Unnamed namespace

Question

There is following code:

#include <iostream>

using namespace std;

namespace
{
    int funkcja()
    {
        cout << "unnamed" << endl;
        return 0;
    }
}

int funkcja()
{
    cout << "global" << endl;
    return 0;
}

int main()
{
    ::funkcja(); //this works, it will call funkcja() from global scope
    funkcja(); //this generates an error 
    return 0;    
}

I use g++. Is there some way to call function from unnamed namespace in such situation? It is possible to call function from global scope using ::function, but how to call function from unnamed namespace?

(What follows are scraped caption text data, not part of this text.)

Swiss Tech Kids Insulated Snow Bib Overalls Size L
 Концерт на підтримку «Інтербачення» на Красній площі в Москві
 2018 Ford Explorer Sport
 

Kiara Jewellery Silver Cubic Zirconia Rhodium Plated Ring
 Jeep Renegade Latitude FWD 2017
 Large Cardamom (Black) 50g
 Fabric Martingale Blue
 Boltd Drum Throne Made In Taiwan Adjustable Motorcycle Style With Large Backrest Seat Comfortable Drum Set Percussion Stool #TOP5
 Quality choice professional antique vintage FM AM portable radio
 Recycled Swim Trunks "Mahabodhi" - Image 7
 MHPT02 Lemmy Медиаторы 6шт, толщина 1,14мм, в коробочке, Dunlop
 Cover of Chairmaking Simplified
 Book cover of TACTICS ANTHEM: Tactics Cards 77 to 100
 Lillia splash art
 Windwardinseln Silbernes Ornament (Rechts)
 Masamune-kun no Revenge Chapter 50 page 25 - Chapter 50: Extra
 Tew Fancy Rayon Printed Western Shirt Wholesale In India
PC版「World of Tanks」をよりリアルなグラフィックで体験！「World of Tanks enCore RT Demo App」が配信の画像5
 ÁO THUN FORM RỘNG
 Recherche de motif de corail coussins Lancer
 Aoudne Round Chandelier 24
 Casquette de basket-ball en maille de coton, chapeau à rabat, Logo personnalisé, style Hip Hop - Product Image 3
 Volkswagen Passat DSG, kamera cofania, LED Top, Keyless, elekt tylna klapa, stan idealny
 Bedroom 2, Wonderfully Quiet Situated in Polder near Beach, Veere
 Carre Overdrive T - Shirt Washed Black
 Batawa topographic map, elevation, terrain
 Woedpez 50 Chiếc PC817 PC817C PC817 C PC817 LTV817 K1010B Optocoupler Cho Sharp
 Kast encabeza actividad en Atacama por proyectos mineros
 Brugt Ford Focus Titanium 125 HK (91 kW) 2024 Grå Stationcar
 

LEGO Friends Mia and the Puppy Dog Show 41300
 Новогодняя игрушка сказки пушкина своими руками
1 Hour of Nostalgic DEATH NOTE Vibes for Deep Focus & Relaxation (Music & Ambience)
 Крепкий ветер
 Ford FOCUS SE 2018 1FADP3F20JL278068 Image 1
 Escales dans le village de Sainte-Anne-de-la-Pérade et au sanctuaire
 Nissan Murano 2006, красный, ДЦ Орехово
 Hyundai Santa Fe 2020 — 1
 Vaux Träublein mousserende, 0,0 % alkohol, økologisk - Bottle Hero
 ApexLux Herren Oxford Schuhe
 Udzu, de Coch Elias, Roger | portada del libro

Compiler generates an error:

prog3.cpp: In function ‘int main()’:
prog3.cpp:43:17: error: call of overloaded ‘funkcja()’ is ambiguous
prog3.cpp:32:5: note: candidates are: int funkcja()
prog3.cpp:25:6: note:                 int<unnamed>::funkcja()

Answer 1

The way that anonymous namespaces work is that the names declared inside them are automatically visible in the enclosing scope as if a using namespace name_of_anonymous_namespace; had been issued.

Because of this, in your example the name funkcja is ambiguous and un-disambiguatable [new word!]. It looks like you don't really want an anonymous namespace, you really need a properly named namespace.